◆ BRIEF ◆
Revise the stretch of rows from the start through the one containing "Блузка Escada" by replacing "Photo" with "Image", keeping everything else the same. Leave the pictures out of your answer.

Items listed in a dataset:
__________________________________________________
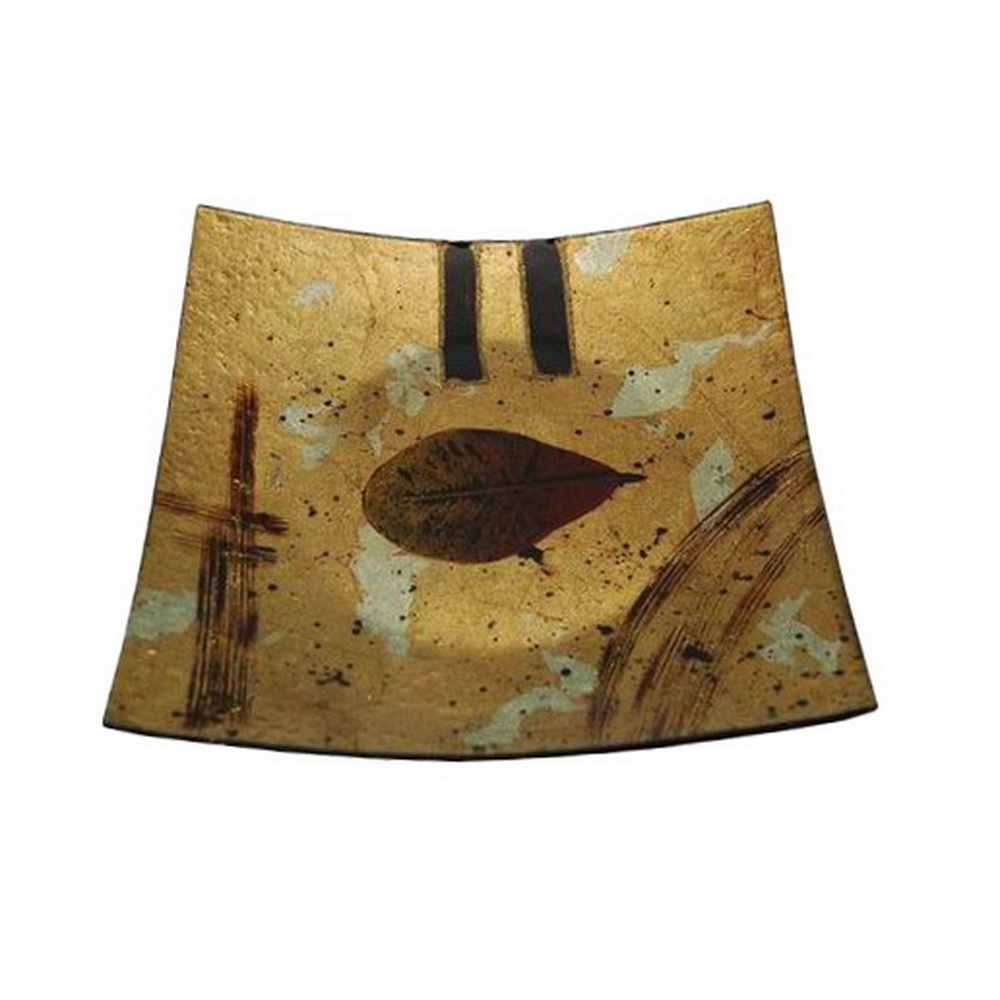 BASE VID 35x4,5x35 G1145P-604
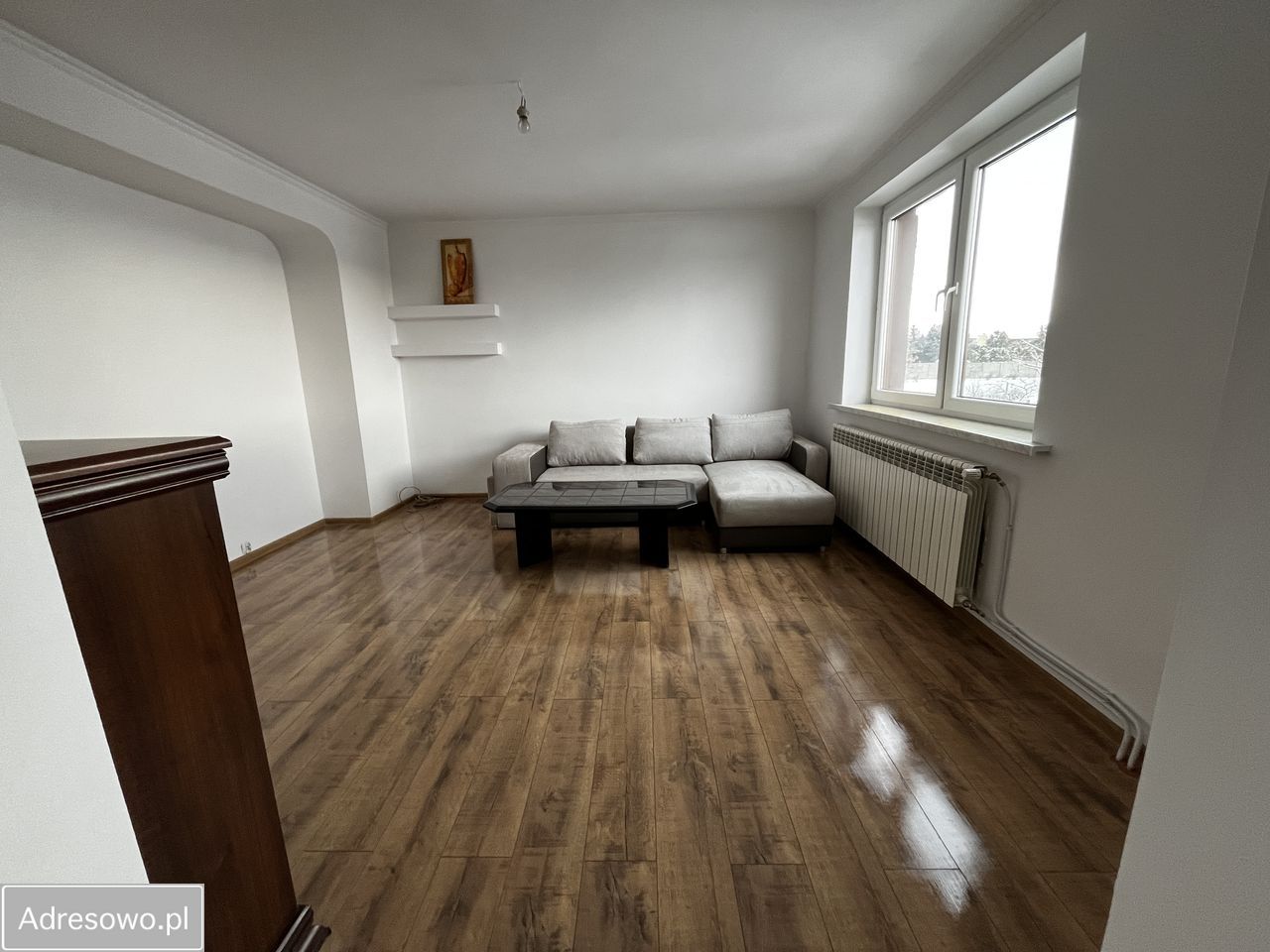 dom wolnostojący, 6 pokoi Pogrzebień, ul. Kornowacka. Zdjęcie 2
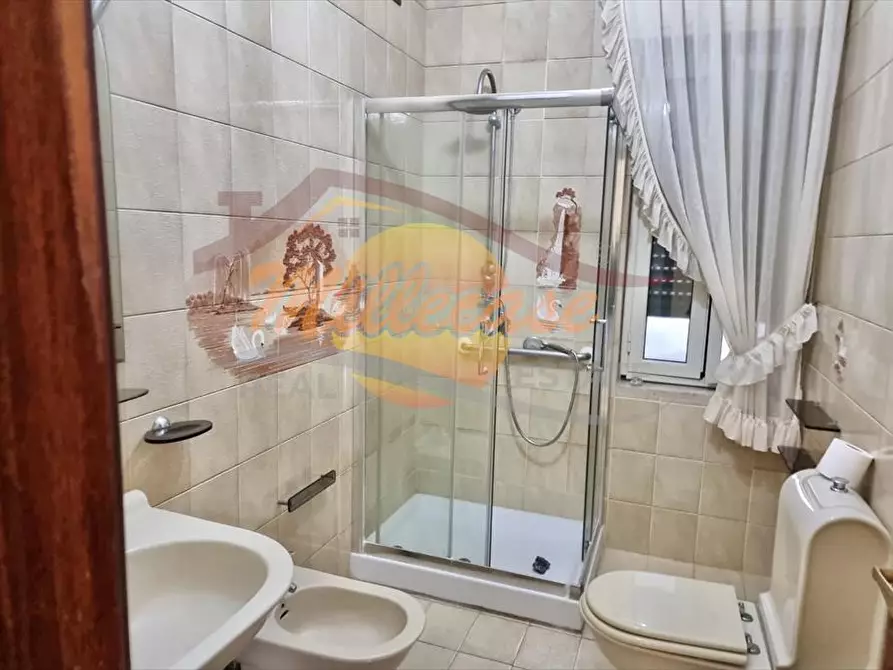 Immagine 5 di Appartamento in vendita  in viale zecchino a Siracusa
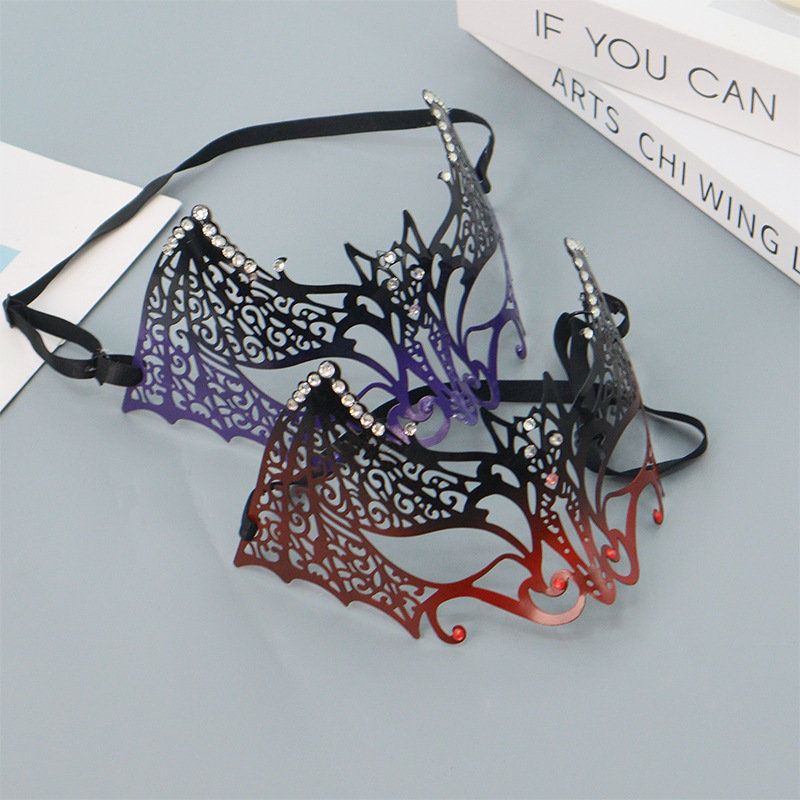 Carnival Masquerade Ball Diamo – Home Improvement Store Bewertung und Preis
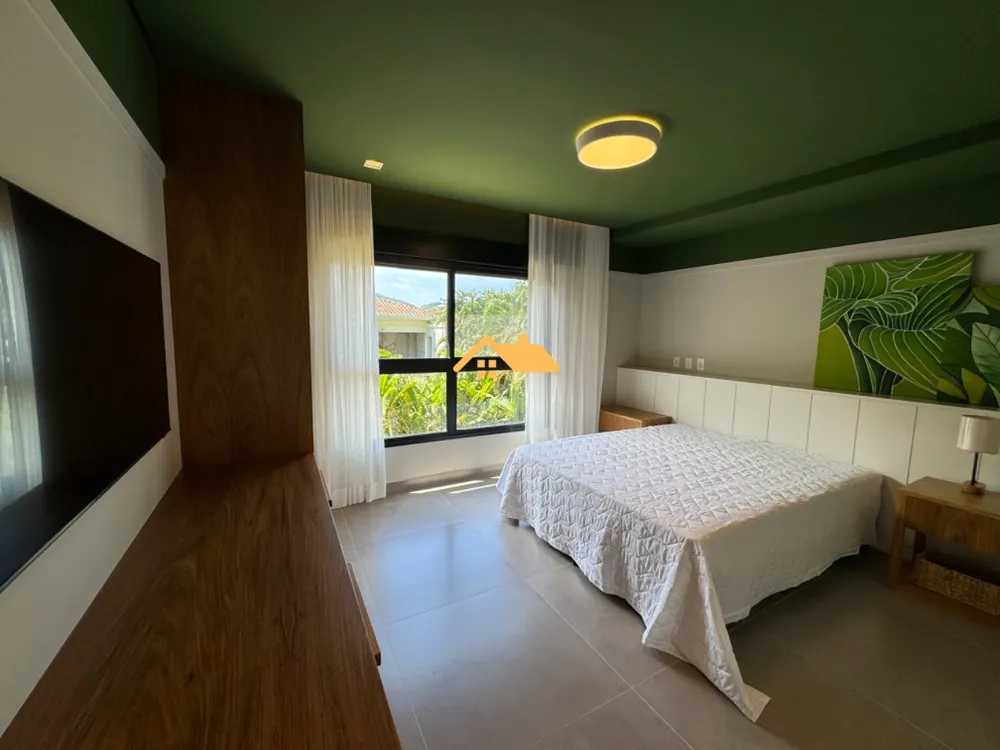 Casa de Condomínio, 5 quartos - Foto 12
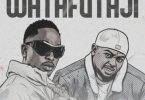 AUDIO Daway Ft. Stamina – Watafutaji Download Mp3 Side Makini Blog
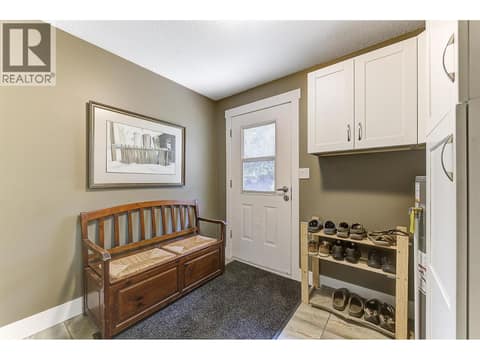 Photo 34 of 12692 Ponderosa Drive, Lake Country North West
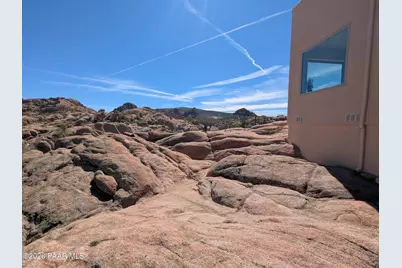 4400 N Granite Gardens Drive, Prescott, AZ 86301 - Photo 18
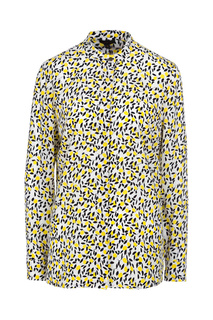Блузка Escada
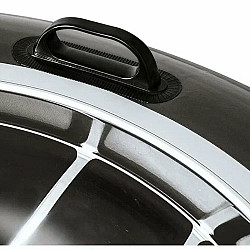 Круг для плавания Bestway 36102 Колесо детский 119 см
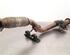 Exhaust Pipe Flexible NISSAN QASHQAI II SUV (J11, J11_)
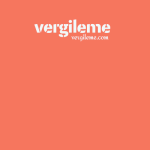 Faturaya İtiraz Nasıl Yapılır? Süreler ve Güncel Rehber Faturaya İtiraz Nasıl Yapılır?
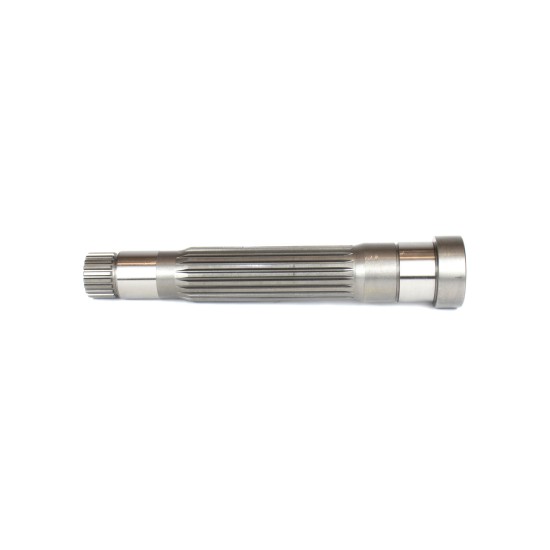 Drive shaft Kawasaki 551-1120 SKS Drive shaft Kawasaki 551-1120 SKS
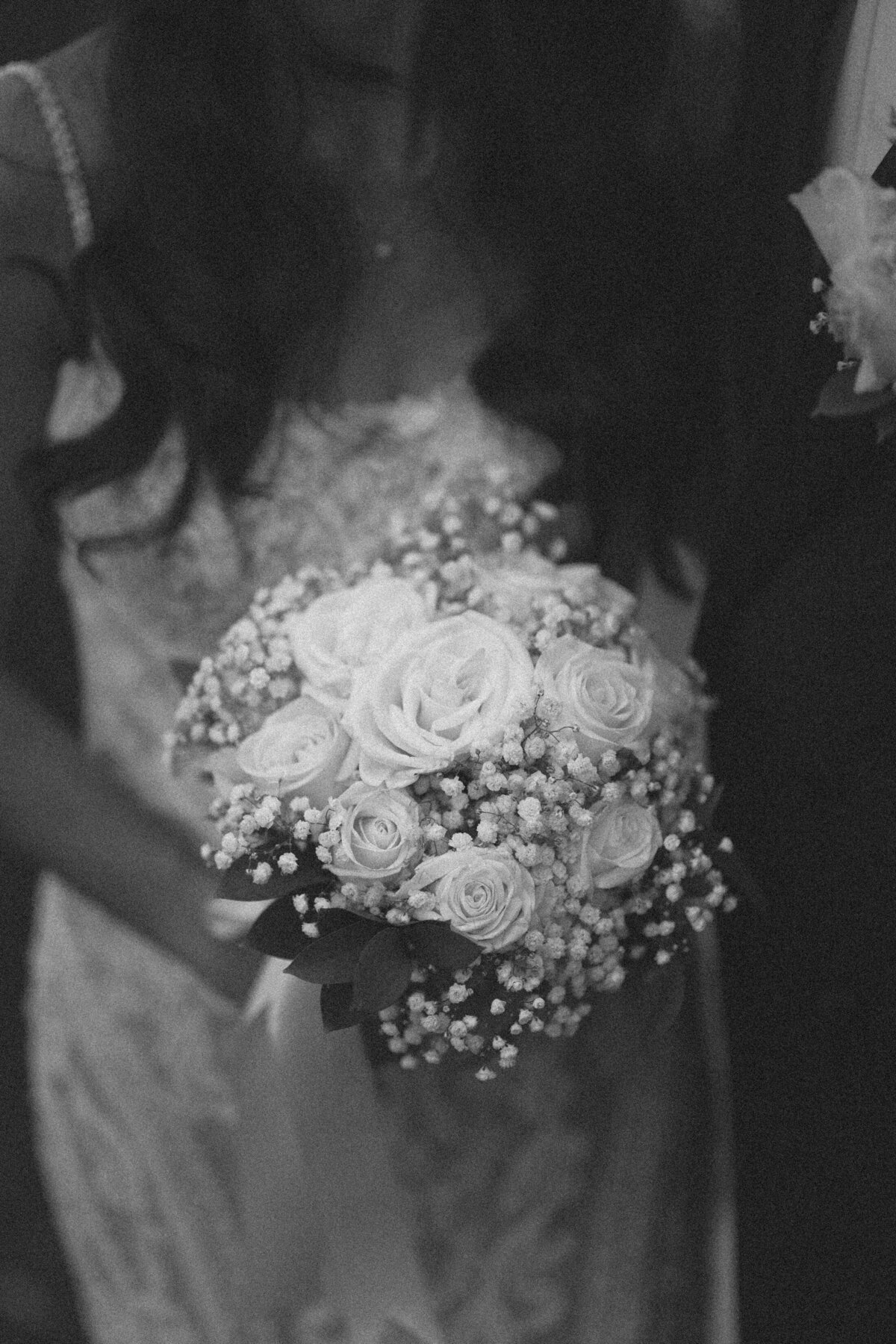 pamela-stephen-wedding-day-642
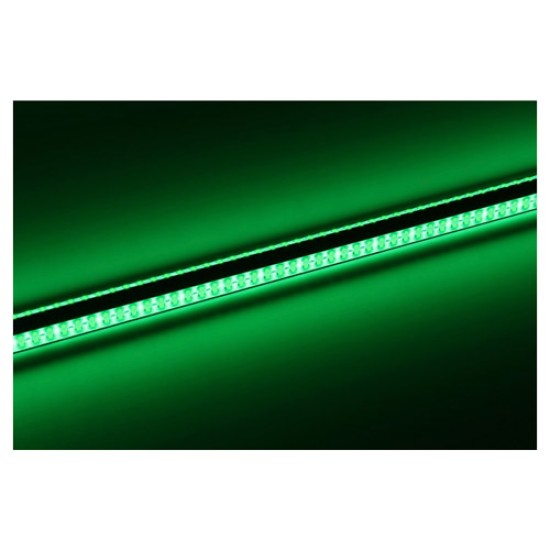 HYDRO GLOW LED LIGHT 30cm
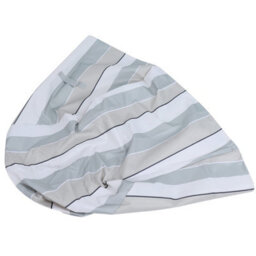 Water And Dust Resistant Chair Cover For Garden Patio Furniture (-3111210094911) - thumbnail 7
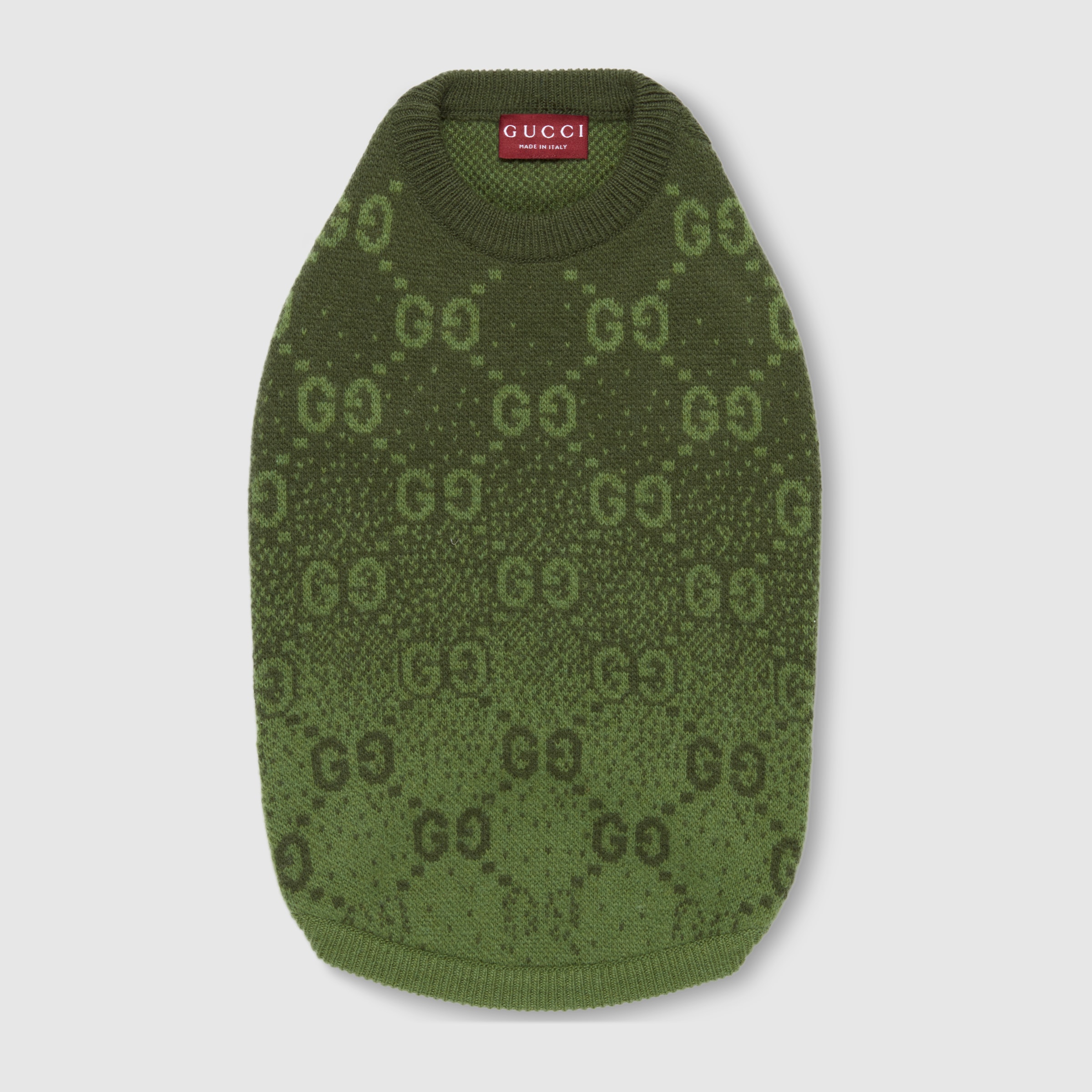 695741_ZASNC_3019_002_100_0000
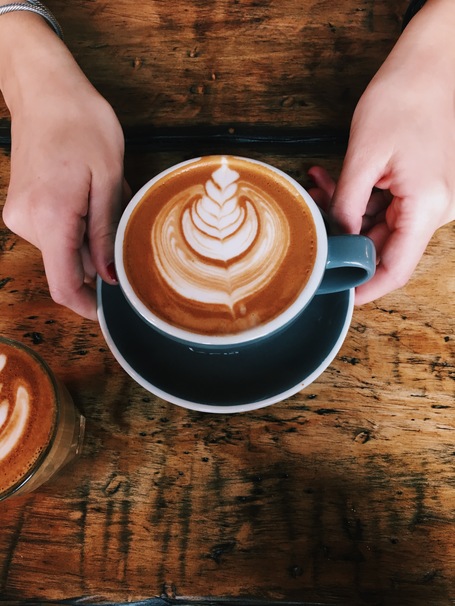 These 24 Hour Restaurants Prove Some Boston Is Sort Of A Late Night City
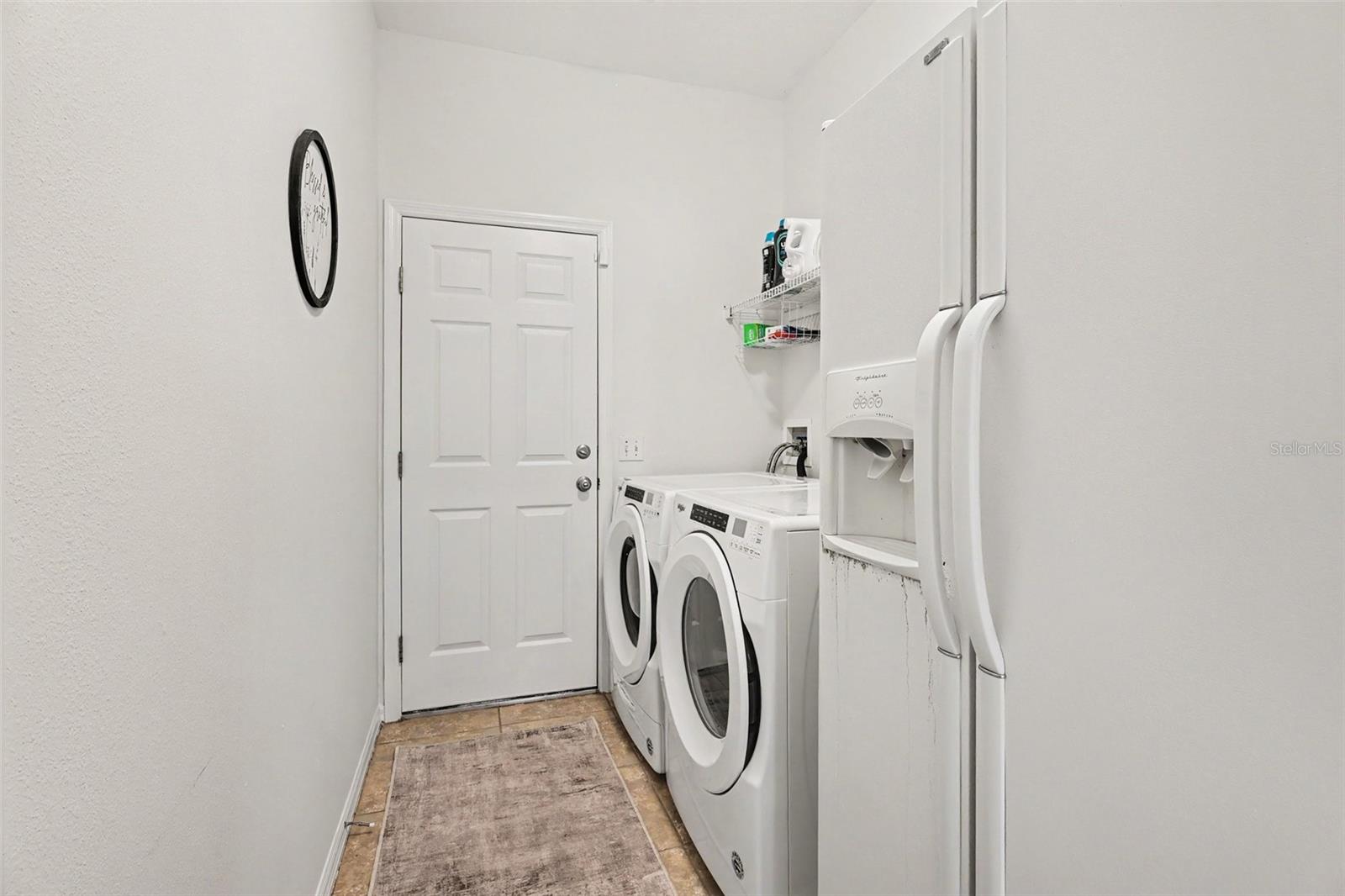 CHELSEA PARK UNIT 04 - Residential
__________________________________________________
◆ THE COMPLETED TASK ◆
 BASE VID 35x4,5x35 G1145P-604
 dom wolnostojący, 6 pokoi Pogrzebień, ul. Kornowacka. Zdjęcie 2
 Immagine 5 di Appartamento in vendita  in viale zecchino a Siracusa
 Carnival Masquerade Ball Diamo – Home Improvement Store Bewertung und Preis
 Casa de Condomínio, 5 quartos - Foto 12
 AUDIO Daway Ft. Stamina – Watafutaji Download Mp3 Side Makini Blog
 Image 34 of 12692 Ponderosa Drive, Lake Country North West
 4400 N Granite Gardens Drive, Prescott, AZ 86301 - Image 18
Блузка Escada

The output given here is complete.